Photo courtesy of Burger 21
We all know that routinely chomping down on a Double Whopper or other fast food fatty monster is not a way to live. However there is no denying that on some nights (you know the kind) when you’ve taken a shot of tequila too many, a garden-picked salad is not appealing and nothing will satisfy like a fully-loaded burger with a side bag-staining fries. You’ll be relieved that you can have your beefcake and sloppily eat it too with a string of fast food establishments that have taken the guilt out of drunk binge eating without sacrificing flavor. Here are five places that are doing fast food right.
The philosophy at Bareburger is that nothing is hidden, a point driven home by clever slogans such as “there is no pride in pesticide,” and “hell no GMO.” The menu is fully customizable, with wacky patty options (such as wild boar, bison, duck, black bean,) your typical add-ons but with flair (stout onions, wild mushrooms, and vegan cheddar), finished off with creative sauces, and served atop a variety of buns. This east coast chain started with one lonely Astoria, Queens shop in 2009 and spread its better burger ways to 31 locations within five years (two of which are in Japan!)

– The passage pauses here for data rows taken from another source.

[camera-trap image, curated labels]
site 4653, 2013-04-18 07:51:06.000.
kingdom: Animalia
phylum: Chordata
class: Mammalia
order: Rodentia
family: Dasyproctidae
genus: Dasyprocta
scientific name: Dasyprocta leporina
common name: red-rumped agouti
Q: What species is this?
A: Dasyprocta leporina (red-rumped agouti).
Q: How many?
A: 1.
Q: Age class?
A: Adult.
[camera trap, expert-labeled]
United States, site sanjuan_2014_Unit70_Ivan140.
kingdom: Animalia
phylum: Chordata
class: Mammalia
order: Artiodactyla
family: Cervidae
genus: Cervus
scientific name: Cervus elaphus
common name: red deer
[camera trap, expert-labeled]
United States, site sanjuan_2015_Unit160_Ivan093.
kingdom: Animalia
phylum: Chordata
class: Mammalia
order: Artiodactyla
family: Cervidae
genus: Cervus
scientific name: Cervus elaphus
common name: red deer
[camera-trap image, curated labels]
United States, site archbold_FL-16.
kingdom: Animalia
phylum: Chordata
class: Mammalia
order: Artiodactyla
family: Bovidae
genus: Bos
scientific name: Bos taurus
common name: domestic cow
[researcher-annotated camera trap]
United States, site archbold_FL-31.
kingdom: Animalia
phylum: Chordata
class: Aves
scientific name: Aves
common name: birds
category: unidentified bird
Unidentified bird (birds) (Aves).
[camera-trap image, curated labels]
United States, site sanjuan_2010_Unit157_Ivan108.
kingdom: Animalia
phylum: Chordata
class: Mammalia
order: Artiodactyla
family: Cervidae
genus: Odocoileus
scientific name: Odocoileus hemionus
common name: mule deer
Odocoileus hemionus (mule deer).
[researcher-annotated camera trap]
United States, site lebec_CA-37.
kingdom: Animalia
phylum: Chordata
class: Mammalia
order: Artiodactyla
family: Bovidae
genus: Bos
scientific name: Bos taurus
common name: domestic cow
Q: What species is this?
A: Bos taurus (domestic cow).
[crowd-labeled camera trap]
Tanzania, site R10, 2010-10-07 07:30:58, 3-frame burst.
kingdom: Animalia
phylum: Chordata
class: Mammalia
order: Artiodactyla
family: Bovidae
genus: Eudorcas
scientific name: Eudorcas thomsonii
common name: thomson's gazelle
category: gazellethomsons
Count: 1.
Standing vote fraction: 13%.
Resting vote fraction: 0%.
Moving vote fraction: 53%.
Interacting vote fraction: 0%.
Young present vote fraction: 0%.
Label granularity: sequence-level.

A growing chain in the South, Burger 21 is dedicated to waste accountability and management. So much so that employees are trained in food rotation, exact recipe preparation, and extensive inventory documentation. Whereas it was easy to avoid food spoilage under the old freeze-and-fry model of fast food joints past, the better burger movement—with fresh ingredients ordered regularly—must commit to keeping their profits high by slashing waste. As for the “21,” it refers to the number of creative burgers the restaurant offers including burger such as the Ahi Tuna, Tex-Mex Haystack, and a suck-it McDonald’s creation called The Breakfast All Day.
Chef Chloe Coscarelli opened her first eponymously named restaurant last year to a crowd that wrapped around the corner of her West Village shop and gained mass media attention from the likes of the New York Times, Fortune, and Washington Post. Coscarelli—an ethical vegan—eschews the products of environmentally destructive animal agriculture packing her menus with plant-based options instead. While there is a fair amount of kale to be found (in the form of smoothies and salads alike), by CHLOE is far from a hippie hotspot and serves hefty burgers, mac n’ cheese, and Caesar salad in a beautifully designed space. Backed by a lucrative restaurant group, Coscarelli’s vegan fast casual concept is spreading across the country with shops in Boston, Los Angeles, another New York location, with others in the works.
Burger Lounge is committed to whole food that comes from a kitchen, farm, and ranch…not from a factory. From inception, the company set out to provide customers with a better alternative to convenience foods. Every patty at Burger Lounge is sourced from grass-fed cows, often from a single farm (i.e. none of that mashed-up mystery meat.) Their bacon is applewood smoked and free of nitrates, the cheese is organic, and fries are cooked in GMO-free peanut oil. Pair all this with a fair trade soda and house made dressings, and we’re talking top notch, no-junk-about-it food that’s worthy of your hard earned coin.
The Organic Coup
Perhaps the model representative of the new crop of fast food joints, this Bay Area-based company upholds strict standards when it comes to sustainability from ingredients, to packaging, to paying their workers liveable wages. Organic Coup recently became the first fully USDA-certified organic fast food restaurant and refuses to pay their workers less than $16 per hour. Antibiotics, pesticides, and GMO’s are explicitly banned from the eatery and they use coconut oil to fry their organic chicken. While the company is brand new and only has three locations, their commitment to slower, better food sets the standard for fast food to come.